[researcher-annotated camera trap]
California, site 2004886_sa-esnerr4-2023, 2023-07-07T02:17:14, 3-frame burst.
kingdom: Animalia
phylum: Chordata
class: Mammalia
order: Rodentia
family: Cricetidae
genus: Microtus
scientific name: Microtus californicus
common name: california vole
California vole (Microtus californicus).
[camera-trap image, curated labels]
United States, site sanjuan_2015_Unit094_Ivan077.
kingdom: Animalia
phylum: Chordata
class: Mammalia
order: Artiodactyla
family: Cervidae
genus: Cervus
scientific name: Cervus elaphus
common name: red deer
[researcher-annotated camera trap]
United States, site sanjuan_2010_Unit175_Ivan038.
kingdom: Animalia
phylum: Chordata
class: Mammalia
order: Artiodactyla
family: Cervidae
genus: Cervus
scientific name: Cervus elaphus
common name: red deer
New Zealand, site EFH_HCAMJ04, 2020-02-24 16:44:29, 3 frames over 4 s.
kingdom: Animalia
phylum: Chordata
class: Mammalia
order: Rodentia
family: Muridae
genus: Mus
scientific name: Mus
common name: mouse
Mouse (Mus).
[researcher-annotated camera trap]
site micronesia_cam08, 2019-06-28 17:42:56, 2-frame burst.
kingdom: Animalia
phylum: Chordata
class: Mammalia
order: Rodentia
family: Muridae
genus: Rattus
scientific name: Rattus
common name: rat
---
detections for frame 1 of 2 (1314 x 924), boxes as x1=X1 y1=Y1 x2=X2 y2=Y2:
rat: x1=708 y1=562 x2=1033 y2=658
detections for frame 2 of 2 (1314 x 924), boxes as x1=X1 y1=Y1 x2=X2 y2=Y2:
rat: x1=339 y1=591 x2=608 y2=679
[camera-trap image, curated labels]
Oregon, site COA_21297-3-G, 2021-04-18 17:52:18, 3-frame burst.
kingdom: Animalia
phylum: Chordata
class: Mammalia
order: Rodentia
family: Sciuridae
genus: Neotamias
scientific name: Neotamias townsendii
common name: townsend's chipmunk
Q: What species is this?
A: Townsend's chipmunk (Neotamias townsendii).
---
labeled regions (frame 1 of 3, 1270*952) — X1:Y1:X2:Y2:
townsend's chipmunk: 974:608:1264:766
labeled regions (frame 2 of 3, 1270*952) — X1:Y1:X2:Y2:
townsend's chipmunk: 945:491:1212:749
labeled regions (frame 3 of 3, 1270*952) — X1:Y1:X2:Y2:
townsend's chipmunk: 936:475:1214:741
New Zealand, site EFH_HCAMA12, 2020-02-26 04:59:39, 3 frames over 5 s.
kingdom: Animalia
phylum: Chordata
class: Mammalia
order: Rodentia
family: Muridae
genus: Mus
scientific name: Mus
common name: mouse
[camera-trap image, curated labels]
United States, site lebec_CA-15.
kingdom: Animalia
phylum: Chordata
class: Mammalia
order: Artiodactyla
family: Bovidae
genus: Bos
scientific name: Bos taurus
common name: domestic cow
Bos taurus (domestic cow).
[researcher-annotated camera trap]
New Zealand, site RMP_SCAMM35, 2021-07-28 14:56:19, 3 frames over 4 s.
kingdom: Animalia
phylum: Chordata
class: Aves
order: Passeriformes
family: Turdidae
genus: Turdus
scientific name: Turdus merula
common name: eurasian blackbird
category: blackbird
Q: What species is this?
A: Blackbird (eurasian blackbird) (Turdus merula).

######

## TASK PROMPT:
Return the lines above exactly, keeping every word.

## OUTPUT BELOW:
[researcher-annotated camera trap]
California, site 2004886_sa-esnerr4-2023, 2023-07-07T02:17:14, 3-frame burst.
kingdom: Animalia
phylum: Chordata
class: Mammalia
order: Rodentia
family: Cricetidae
genus: Microtus
scientific name: Microtus californicus
common name: california vole
California vole (Microtus californicus).
[camera-trap image, curated labels]
United States, site sanjuan_2015_Unit094_Ivan077.
kingdom: Animalia
phylum: Chordata
class: Mammalia
order: Artiodactyla
family: Cervidae
genus: Cervus
scientific name: Cervus elaphus
common name: red deer
[researcher-annotated camera trap]
United States, site sanjuan_2010_Unit175_Ivan038.
kingdom: Animalia
phylum: Chordata
class: Mammalia
order: Artiodactyla
family: Cervidae
genus: Cervus
scientific name: Cervus elaphus
common name: red deer
New Zealand, site EFH_HCAMJ04, 2020-02-24 16:44:29, 3 frames over 4 s.
kingdom: Animalia
phylum: Chordata
class: Mammalia
order: Rodentia
family: Muridae
genus: Mus
scientific name: Mus
common name: mouse
Mouse (Mus).
[researcher-annotated camera trap]
site micronesia_cam08, 2019-06-28 17:42:56, 2-frame burst.
kingdom: Animalia
phylum: Chordata
class: Mammalia
order: Rodentia
family: Muridae
genus: Rattus
scientific name: Rattus
common name: rat
---
detections for frame 1 of 2 (1314 x 924), boxes as x1=X1 y1=Y1 x2=X2 y2=Y2:
rat: x1=708 y1=562 x2=1033 y2=658
detections for frame 2 of 2 (1314 x 924), boxes as x1=X1 y1=Y1 x2=X2 y2=Y2:
rat: x1=339 y1=591 x2=608 y2=679
[camera-trap image, curated labels]
Oregon, site COA_21297-3-G, 2021-04-18 17:52:18, 3-frame burst.
kingdom: Animalia
phylum: Chordata
class: Mammalia
order: Rodentia
family: Sciuridae
genus: Neotamias
scientific name: Neotamias townsendii
common name: townsend's chipmunk
Q: What species is this?
A: Townsend's chipmunk (Neotamias townsendii).
---
labeled regions (frame 1 of 3, 1270*952) — X1:Y1:X2:Y2:
townsend's chipmunk: 974:608:1264:766
labeled regions (frame 2 of 3, 1270*952) — X1:Y1:X2:Y2:
townsend's chipmunk: 945:491:1212:749
labeled regions (frame 3 of 3, 1270*952) — X1:Y1:X2:Y2:
townsend's chipmunk: 936:475:1214:741
New Zealand, site EFH_HCAMA12, 2020-02-26 04:59:39, 3 frames over 5 s.
kingdom: Animalia
phylum: Chordata
class: Mammalia
order: Rodentia
family: Muridae
genus: Mus
scientific name: Mus
common name: mouse
[camera-trap image, curated labels]
United States, site lebec_CA-15.
kingdom: Animalia
phylum: Chordata
class: Mammalia
order: Artiodactyla
family: Bovidae
genus: Bos
scientific name: Bos taurus
common name: domestic cow
Bos taurus (domestic cow).
[researcher-annotated camera trap]
New Zealand, site RMP_SCAMM35, 2021-07-28 14:56:19, 3 frames over 4 s.
kingdom: Animalia
phylum: Chordata
class: Aves
order: Passeriformes
family: Turdidae
genus: Turdus
scientific name: Turdus merula
common name: eurasian blackbird
category: blackbird
Q: What species is this?
A: Blackbird (eurasian blackbird) (Turdus merula).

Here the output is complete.